# Weather website web scraping

## Overview

While a lot of local weather data is accessible on the internet, it is often sparse and not easily downloadable. 
Here we have a specific weather station, the data of which is only accesible day by day. In order to get it for a whole year or more, scraping seems to be the fastest solution.

## Implementation
We use the web-scraping library BeautifulSoup4, and lxml as a parser. 

In [2]:
from lxml import html
import requests
import bs4 as BeautifulSoup
import pandas as pd
from datetime import date

In [None]:
from suivi_meteo import functions

### Data structure
For each day the website offers a table with a timestamp (hourly step), its temperature and rainfall.

In [7]:
# Time span for which we collect data.
# Here for example one week
origin = pd.Timestamp('20230101')
enddate = pd.Timestamp('20230107')

In [None]:
# Pandas time range definition
dti = pd.date_range(origin, date.today(), freq="d")

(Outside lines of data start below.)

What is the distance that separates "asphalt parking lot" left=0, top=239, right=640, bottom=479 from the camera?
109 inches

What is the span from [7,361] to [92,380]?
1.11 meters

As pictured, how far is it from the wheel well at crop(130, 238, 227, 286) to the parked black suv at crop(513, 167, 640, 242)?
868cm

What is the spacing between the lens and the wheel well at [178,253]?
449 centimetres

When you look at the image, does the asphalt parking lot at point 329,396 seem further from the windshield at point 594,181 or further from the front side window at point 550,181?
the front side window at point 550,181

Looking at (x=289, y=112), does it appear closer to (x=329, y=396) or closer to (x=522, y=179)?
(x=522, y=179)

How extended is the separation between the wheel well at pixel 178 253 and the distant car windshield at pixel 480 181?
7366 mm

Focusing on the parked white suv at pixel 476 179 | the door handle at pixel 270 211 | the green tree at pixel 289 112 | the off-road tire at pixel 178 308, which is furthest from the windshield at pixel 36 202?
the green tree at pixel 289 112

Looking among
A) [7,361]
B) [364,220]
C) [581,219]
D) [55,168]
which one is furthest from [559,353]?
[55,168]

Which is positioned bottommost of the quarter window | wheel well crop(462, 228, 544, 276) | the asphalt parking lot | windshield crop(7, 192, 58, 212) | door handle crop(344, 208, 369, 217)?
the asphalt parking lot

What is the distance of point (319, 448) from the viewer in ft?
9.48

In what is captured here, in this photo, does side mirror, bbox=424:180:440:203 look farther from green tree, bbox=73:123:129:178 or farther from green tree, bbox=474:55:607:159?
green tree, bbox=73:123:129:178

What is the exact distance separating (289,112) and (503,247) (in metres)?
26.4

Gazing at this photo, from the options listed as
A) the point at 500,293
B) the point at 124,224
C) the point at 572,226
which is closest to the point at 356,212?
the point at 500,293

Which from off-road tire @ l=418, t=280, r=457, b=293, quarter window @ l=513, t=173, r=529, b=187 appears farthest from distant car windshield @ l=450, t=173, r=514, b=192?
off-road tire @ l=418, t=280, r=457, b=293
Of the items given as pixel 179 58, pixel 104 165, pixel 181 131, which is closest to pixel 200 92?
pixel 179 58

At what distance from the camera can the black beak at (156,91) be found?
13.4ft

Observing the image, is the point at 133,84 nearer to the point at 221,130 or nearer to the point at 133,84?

# Output dataframe definition
output = pd.DataFrame({"time":[], "temperature":[], "precipitations":[]})

# 
for index in range(len(dti)):
    print(dti[index])
    url = functions.url_from_datetime(dti[index])
    soup = functions.soup_from_url(url)
    # Let's access the table 
    tablesoup = soup.find(string='locale').parent.parent.parent.parent
    uglydf = functions.dataframe_from_soup(tablesoup)
    df = functions.dataframe_cleanup(uglydf, dti[index])
    output = pd.concat([output, df],axis=0)

# Output conservation as csv
path = "../results/meteo_" + str(origin.year) + str(origin.month) + str(origin.day) + '_' + str(enddate.year)+str(origin.month)+str(origin.day)
output.to_csv(path)


### Caveat
It should be noted that this method is poorly replicable to other websites, and that the data cleaning function must be adaptated.